Working data:
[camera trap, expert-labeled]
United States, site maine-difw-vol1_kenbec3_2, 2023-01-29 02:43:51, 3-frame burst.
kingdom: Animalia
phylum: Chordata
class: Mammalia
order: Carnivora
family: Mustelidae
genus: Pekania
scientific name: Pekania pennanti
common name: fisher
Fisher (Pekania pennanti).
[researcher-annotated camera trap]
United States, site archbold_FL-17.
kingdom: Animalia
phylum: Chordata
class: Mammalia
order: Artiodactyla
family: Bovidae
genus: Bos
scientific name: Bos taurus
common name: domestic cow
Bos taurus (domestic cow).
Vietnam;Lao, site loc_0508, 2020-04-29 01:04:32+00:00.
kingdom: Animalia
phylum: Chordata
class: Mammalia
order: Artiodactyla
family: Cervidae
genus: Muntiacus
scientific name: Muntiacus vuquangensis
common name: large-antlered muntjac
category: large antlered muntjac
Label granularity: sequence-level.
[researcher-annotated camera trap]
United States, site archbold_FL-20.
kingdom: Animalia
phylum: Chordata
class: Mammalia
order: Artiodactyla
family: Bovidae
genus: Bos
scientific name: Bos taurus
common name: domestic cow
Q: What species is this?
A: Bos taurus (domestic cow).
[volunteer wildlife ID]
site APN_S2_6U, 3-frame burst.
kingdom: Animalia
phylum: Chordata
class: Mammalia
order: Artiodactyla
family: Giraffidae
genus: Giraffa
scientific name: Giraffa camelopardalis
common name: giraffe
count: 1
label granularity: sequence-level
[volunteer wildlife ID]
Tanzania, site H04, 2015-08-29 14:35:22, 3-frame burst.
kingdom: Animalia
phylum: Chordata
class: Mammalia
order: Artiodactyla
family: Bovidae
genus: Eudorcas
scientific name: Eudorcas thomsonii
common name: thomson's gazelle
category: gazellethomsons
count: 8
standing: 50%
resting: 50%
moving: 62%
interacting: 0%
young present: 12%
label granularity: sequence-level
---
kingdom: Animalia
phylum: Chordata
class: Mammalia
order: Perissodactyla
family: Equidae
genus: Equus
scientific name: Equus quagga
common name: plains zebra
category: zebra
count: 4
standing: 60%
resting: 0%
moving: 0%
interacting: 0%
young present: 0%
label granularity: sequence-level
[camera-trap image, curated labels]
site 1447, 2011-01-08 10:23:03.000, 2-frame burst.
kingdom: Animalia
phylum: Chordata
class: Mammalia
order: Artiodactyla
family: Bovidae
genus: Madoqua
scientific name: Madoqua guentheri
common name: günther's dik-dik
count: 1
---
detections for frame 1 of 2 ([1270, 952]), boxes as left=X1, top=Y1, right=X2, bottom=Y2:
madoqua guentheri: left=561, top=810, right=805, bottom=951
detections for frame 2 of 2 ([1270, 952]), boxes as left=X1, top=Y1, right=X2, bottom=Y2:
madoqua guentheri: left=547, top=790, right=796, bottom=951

Exercise aim:
Write out the lines from the one containing "moving: 62%" through the last line of the records above. Include both of those lines and nothing else.

Answer to this exercise:
moving: 62%
interacting: 0%
young present: 12%
label granularity: sequence-level
---
kingdom: Animalia
phylum: Chordata
class: Mammalia
order: Perissodactyla
family: Equidae
genus: Equus
scientific name: Equus quagga
common name: plains zebra
category: zebra
count: 4
standing: 60%
resting: 0%
moving: 0%
interacting: 0%
young present: 0%
label granularity: sequence-level
[camera-trap image, curated labels]
site 1447, 2011-01-08 10:23:03.000, 2-frame burst.
kingdom: Animalia
phylum: Chordata
class: Mammalia
order: Artiodactyla
family: Bovidae
genus: Madoqua
scientific name: Madoqua guentheri
common name: günther's dik-dik
count: 1
---
detections for frame 1 of 2 ([1270, 952]), boxes as left=X1, top=Y1, right=X2, bottom=Y2:
madoqua guentheri: left=561, top=810, right=805, bottom=951
detections for frame 2 of 2 ([1270, 952]), boxes as left=X1, top=Y1, right=X2, bottom=Y2:
madoqua guentheri: left=547, top=790, right=796, bottom=951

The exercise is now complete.